### ACTIVITY
Please retype the records below exactly as they appear, but leave out the pictures.

### RECORDS TO PROCESS
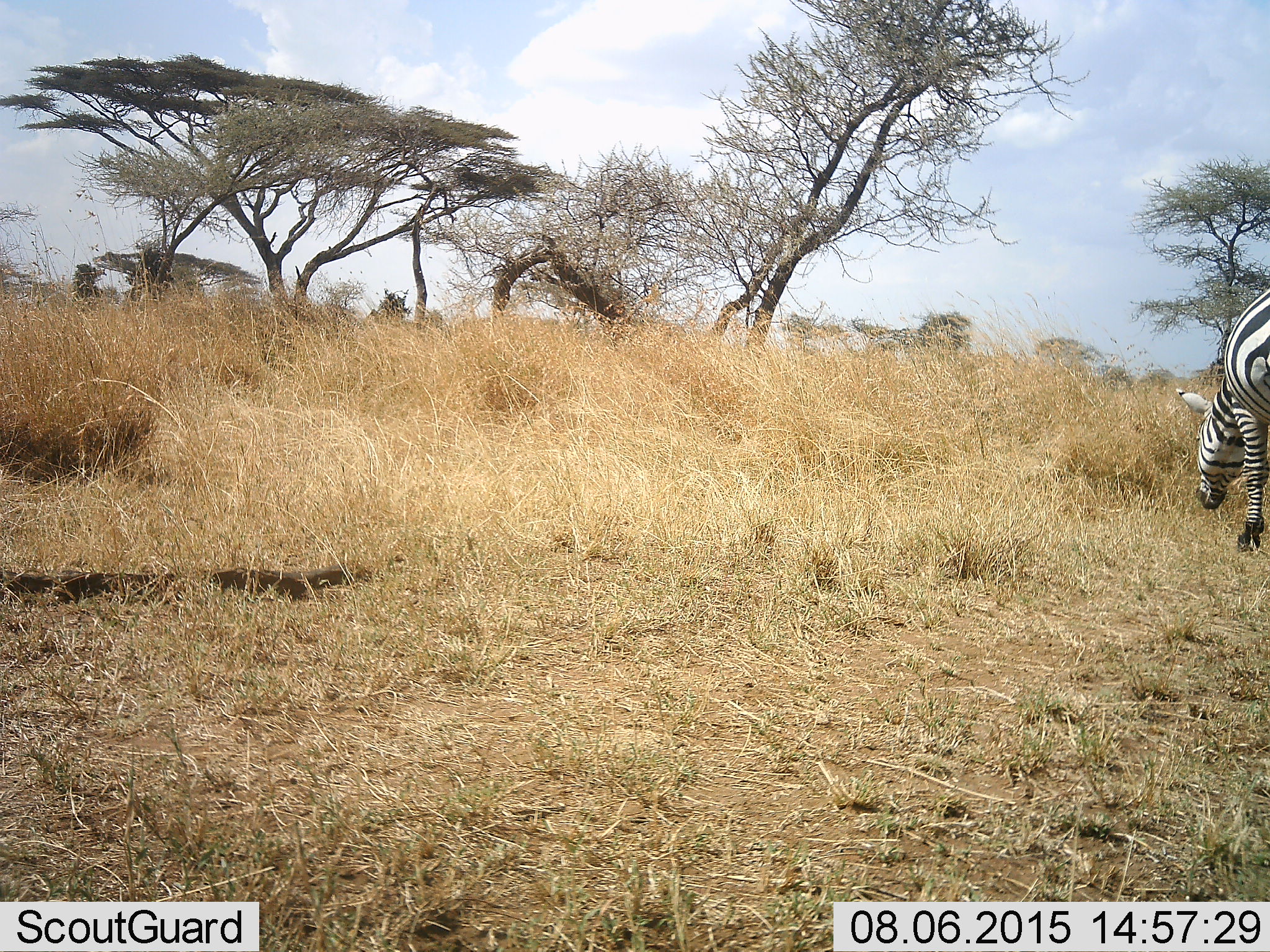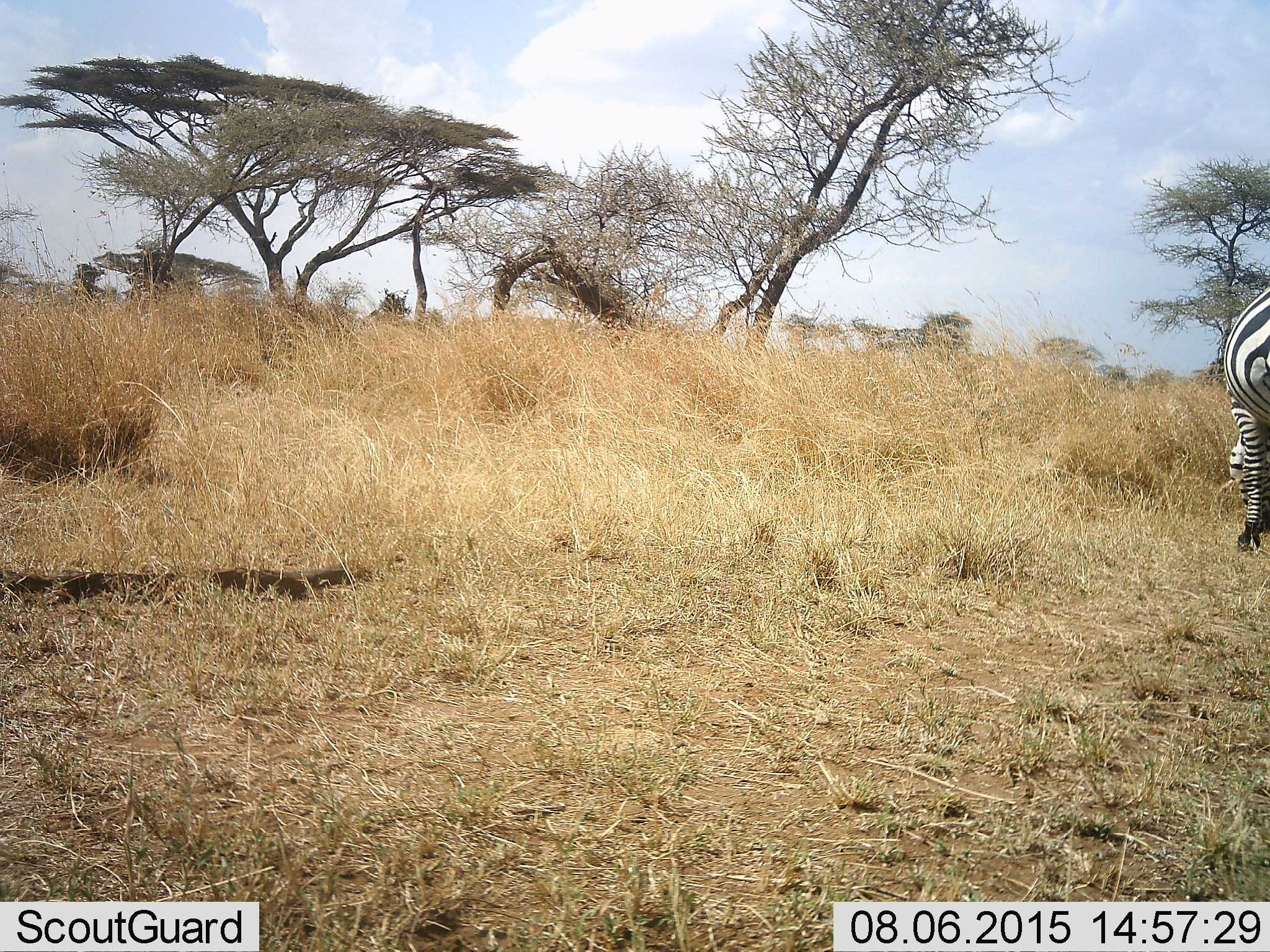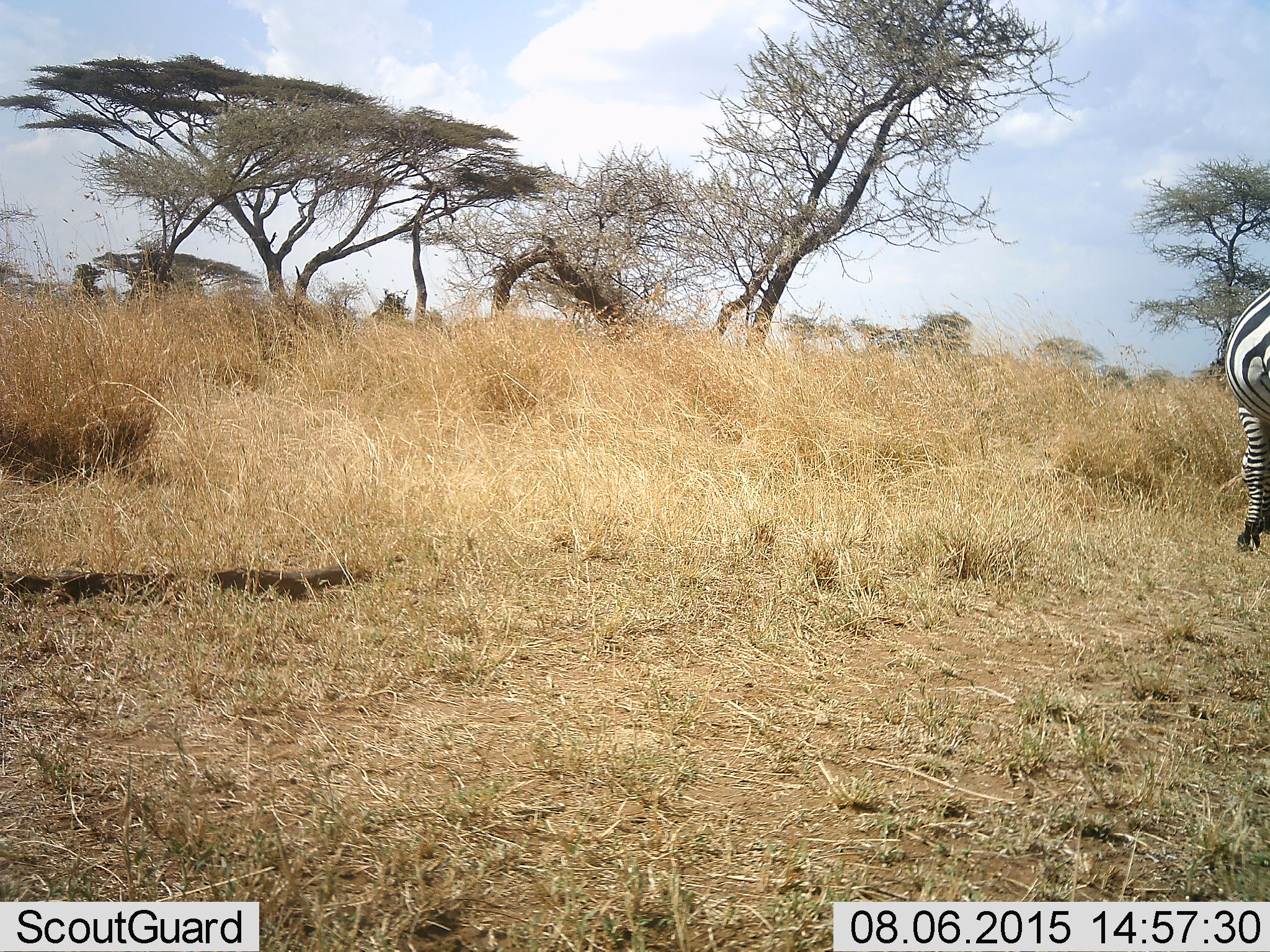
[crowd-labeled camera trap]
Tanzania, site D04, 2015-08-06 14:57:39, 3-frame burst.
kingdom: Animalia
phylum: Chordata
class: Mammalia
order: Perissodactyla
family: Equidae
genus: Equus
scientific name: Equus quagga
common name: plains zebra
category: zebra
Zebra (plains zebra) (Equus quagga), count 1. Behavior (volunteer vote fractions): standing 22%, resting 6%, moving 11%, interacting 0%. Young present (vote fraction): 0%. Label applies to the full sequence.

### FINISHED TASK
[crowd-labeled camera trap]
Tanzania, site D04, 2015-08-06 14:57:39, 3-frame burst.
kingdom: Animalia
phylum: Chordata
class: Mammalia
order: Perissodactyla
family: Equidae
genus: Equus
scientific name: Equus quagga
common name: plains zebra
category: zebra
Zebra (plains zebra) (Equus quagga), count 1. Behavior (volunteer vote fractions): standing 22%, resting 6%, moving 11%, interacting 0%. Young present (vote fraction): 0%. Label applies to the full sequence.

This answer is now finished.